In questo caso Elia volle dire che la situazione non era così urgente che Eliseo non potesse andare prima a casa a dire addio ai genitori. Va’, torna, poiché non ho obiezioni. Non ho fatto nulla per proibirtelo: così potremmo parafrasare le sue parole. Quindi Eliseo preparò subito un banchetto per la sua famiglia. Questo dovette richiedere diverse ore come minimo, poiché si dovevano uccidere i buoi, prepararli e cuocerne la carne.

È infatti ragionevole pensare che Eliseo si trattenne per partecipare a questo banchetto, poiché non leggiamo che Eliseo si affrettasse a raggiungere Elia, come se Elia avesse continuato il cammino ed Eliseo fosse rimasto indietro. Perciò leggiamo che dopo il banchetto Eliseo “si levò, seguitò Elia, e si mise al suo servizio”. — 1 Re 19:21, VR.

Questa situazione era completamente diversa da quella riportata in Matteo 8:21, 22 (VR), in cui un discepolo chiese il permesso di andare prima a seppellire il padre, al che Gesù rispose: “Seguitami, e lascia i morti seppellire i loro morti”. In questo caso non dobbiamo intendere che il padre fosse già morto; altrimenti il figlio sarebbe stato a seppellire il padre, dato che nei paesi orientali la gente seppellisce i morti appena muoiono.
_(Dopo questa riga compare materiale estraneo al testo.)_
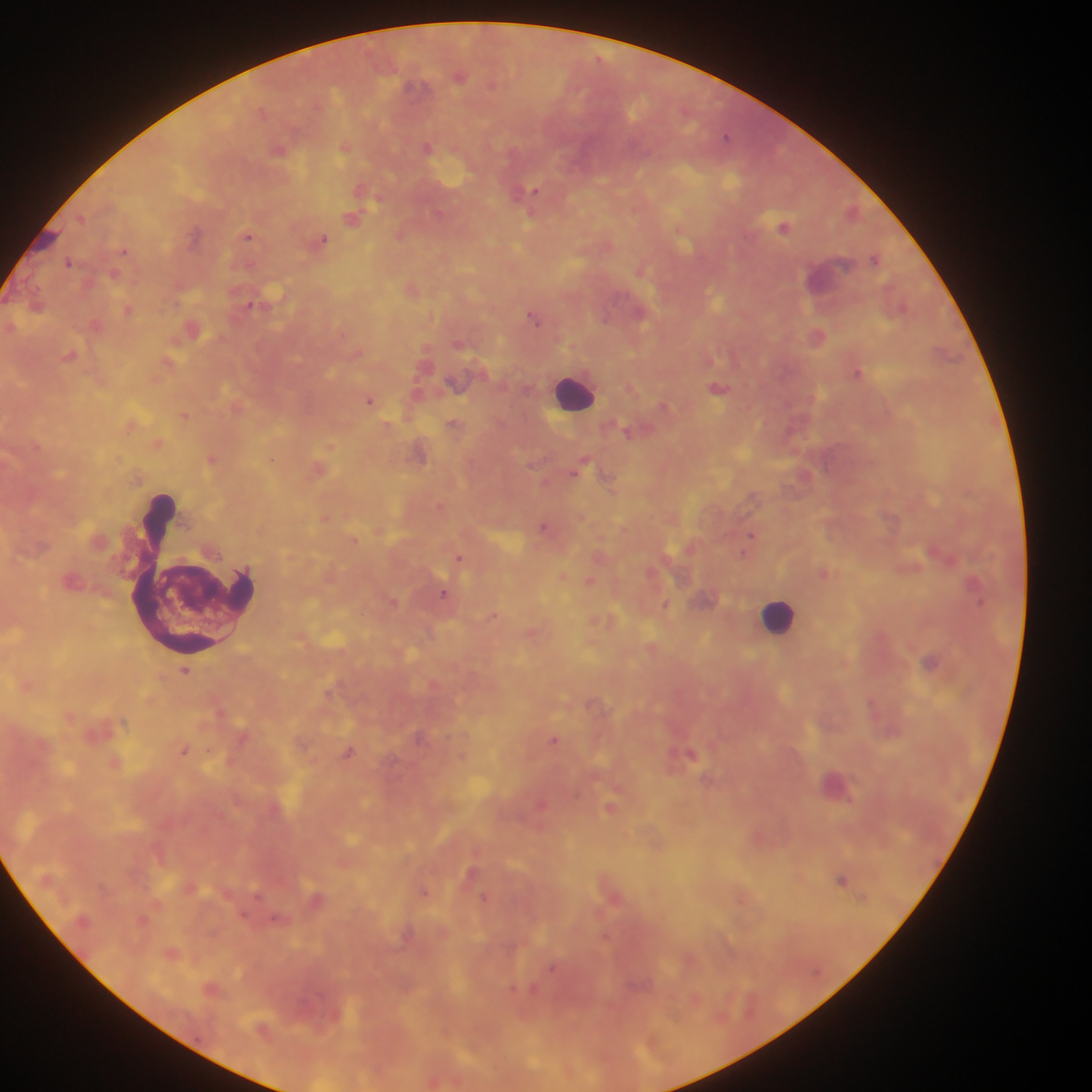
image_size: 1092×1092 pixels
capture: mobile-phone photograph through a microscope
preparation: thick blood smear
country: Ghana
plasmodium_parasite_locations: 'approximate centers as x y in pixels: 459 76; 411 86; 726 136; 427 148; 278 149; 534 191; 352 218; 784 226; 195 234; 400 234; 247 236; 323 239; 123 250; 875 258; 68 262; 128 310; 534 317; 817 337; 858 372; 718 388; 369 400; 663 405; 184 415; 626 431; 211 459; 273 460; 580 468; 752 497; 544 525; 750 537; 355 541; 746 548; 933 552; 458 558; 590 581; 443 593; 979 602; 666 605; 930 662; 185 671; 553 739; 183 750; 348 753; 690 753; 610 808; 840 879; 424 892; 484 897; 552 968'
leukocyte_locations: 'approximate centers as x y in pixels: 573 392; 192 572; 779 616'
field_of_view: single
In merito a questa espressione George M. Lamsa, un’autorità nel campo delle abitudini e delle lingue siriache (aramaiche), dice: “Questa frase è un orientalismo, specialmente tra le persone di lingua aramaica. Significa: ‘Mio padre è vecchio e devo averne cura fino alla morte’. Oppure: ‘Mio padre è sull’orlo della tomba’, che vuol dire, mio padre può morire da un giorno all’atro. In Oriente un uomo di settant’anni è considerato ‘morto’, perché è improduttivo. Poiché non vi sono compagnie o banche di assicurazione per la vecchiaia, un vecchio dipende naturalmente da suo figlio per vivere. Inoltre, il più grande desiderio del padre è quello di avere suo figlio accanto al letto di morte per farsi chiudere gli occhi nell’ultima ora, quando pronuncia la sua benedizione sulla famiglia. . . . Gli Orientali sono famosi per la loro generosità e ospitalità. Non solo condividono il cibo, ma seppelliscono i morti della comunità, e hanno cura degli anziani”. — Gospel Light, pagina 62.

Vediamo dunque che non c’è contraddizione tra l’invito che Elia fece ad Eliseo e quello che Gesù rivolse a un certo discepolo.